--- Dataset excerpts ---
'''

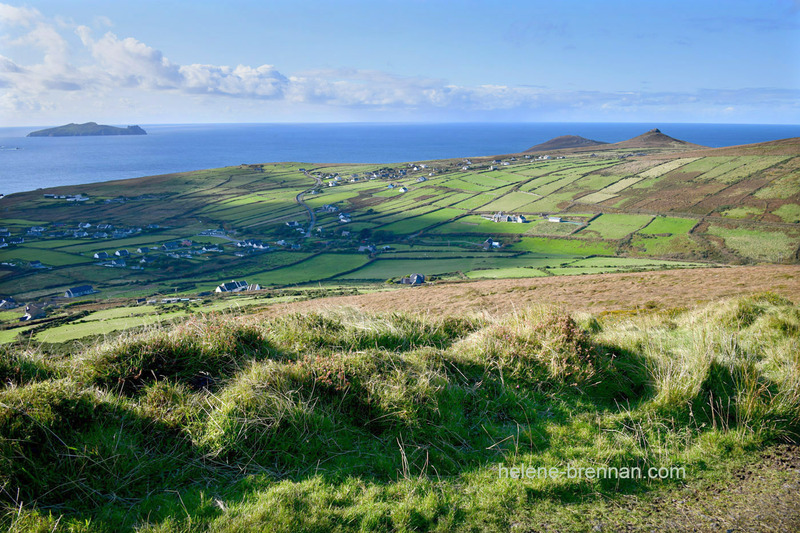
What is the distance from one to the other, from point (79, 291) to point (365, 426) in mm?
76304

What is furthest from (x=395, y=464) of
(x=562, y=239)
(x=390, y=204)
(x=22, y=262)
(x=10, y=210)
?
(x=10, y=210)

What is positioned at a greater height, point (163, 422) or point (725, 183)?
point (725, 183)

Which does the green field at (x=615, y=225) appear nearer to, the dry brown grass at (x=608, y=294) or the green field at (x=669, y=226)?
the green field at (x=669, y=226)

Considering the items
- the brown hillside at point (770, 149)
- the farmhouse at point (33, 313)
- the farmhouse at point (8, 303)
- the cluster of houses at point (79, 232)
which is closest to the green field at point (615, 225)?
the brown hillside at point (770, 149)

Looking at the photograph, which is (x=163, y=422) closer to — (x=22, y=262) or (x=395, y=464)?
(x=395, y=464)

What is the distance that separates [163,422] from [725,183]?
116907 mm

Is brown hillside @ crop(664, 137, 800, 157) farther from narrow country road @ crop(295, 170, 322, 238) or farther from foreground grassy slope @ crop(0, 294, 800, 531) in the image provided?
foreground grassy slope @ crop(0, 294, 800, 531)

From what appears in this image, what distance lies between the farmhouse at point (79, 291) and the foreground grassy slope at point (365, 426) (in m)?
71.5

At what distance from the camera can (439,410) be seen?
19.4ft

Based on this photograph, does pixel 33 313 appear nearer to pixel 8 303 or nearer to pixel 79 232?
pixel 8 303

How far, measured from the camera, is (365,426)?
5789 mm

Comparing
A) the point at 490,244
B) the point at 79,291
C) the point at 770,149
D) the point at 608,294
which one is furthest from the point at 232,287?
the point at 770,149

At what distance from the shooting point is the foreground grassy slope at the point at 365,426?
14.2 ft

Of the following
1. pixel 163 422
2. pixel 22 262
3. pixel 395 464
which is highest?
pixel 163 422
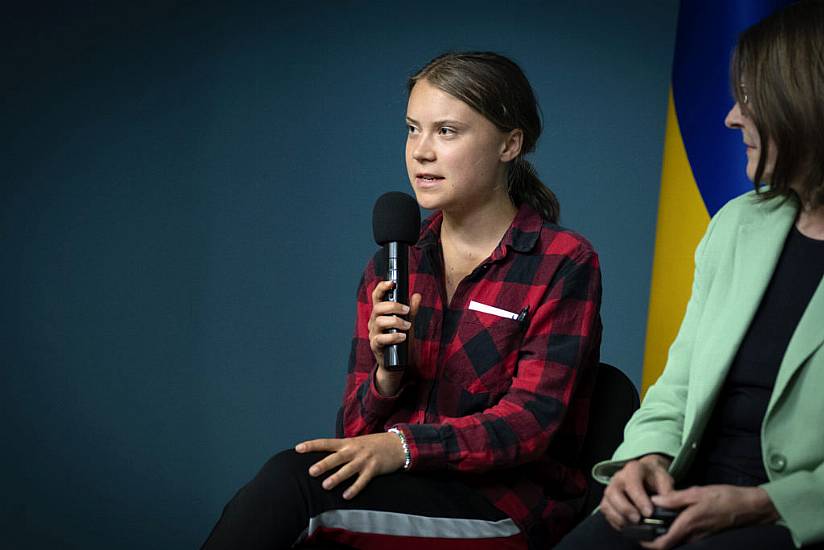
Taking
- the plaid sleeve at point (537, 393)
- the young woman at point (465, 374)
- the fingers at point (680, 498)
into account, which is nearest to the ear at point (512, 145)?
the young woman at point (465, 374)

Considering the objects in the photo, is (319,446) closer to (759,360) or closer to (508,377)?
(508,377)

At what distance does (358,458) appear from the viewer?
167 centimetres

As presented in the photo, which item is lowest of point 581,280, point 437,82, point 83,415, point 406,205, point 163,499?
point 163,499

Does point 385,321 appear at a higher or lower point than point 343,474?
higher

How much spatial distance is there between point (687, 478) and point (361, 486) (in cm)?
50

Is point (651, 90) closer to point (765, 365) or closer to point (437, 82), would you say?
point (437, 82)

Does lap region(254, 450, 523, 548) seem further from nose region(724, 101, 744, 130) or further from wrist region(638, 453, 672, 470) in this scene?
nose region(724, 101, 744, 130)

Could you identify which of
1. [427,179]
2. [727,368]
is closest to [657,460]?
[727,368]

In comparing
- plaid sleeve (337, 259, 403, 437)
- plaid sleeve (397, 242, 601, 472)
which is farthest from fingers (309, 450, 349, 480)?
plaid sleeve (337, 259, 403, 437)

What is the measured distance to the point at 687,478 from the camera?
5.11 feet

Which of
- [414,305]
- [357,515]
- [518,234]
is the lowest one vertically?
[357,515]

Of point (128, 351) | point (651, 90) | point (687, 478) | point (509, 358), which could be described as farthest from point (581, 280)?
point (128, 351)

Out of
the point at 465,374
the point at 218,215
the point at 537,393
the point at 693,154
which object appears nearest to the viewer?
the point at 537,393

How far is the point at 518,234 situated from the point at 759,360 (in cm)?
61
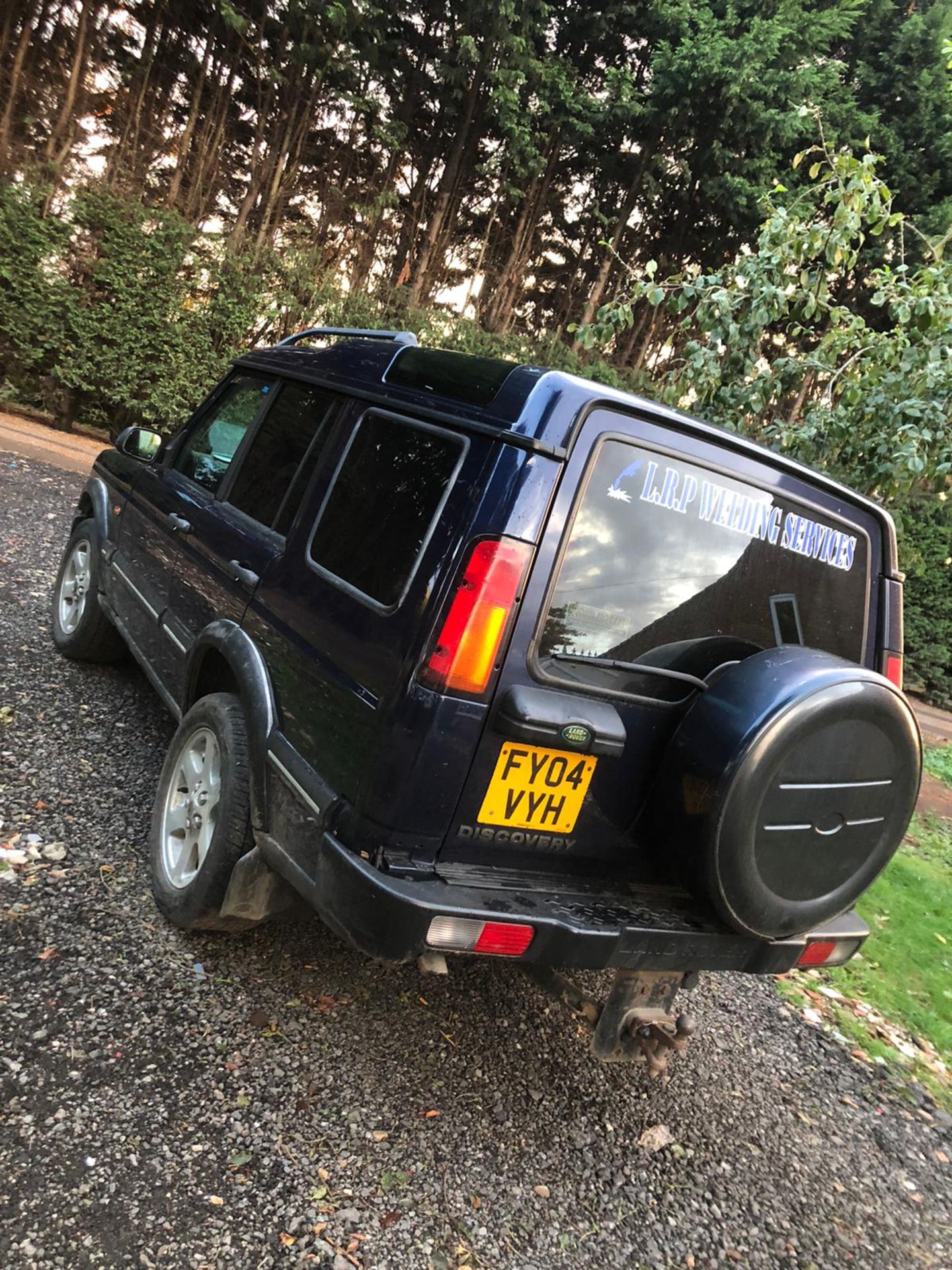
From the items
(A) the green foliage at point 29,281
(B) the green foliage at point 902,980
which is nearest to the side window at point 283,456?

'''

--- What this task involves ---
Give again, word for word, the part of the listing that opens with the line containing "From the items" and runs through the end of the listing.

--- Response to this task ---
From the items
(A) the green foliage at point 29,281
(B) the green foliage at point 902,980
which is nearest to the side window at point 283,456?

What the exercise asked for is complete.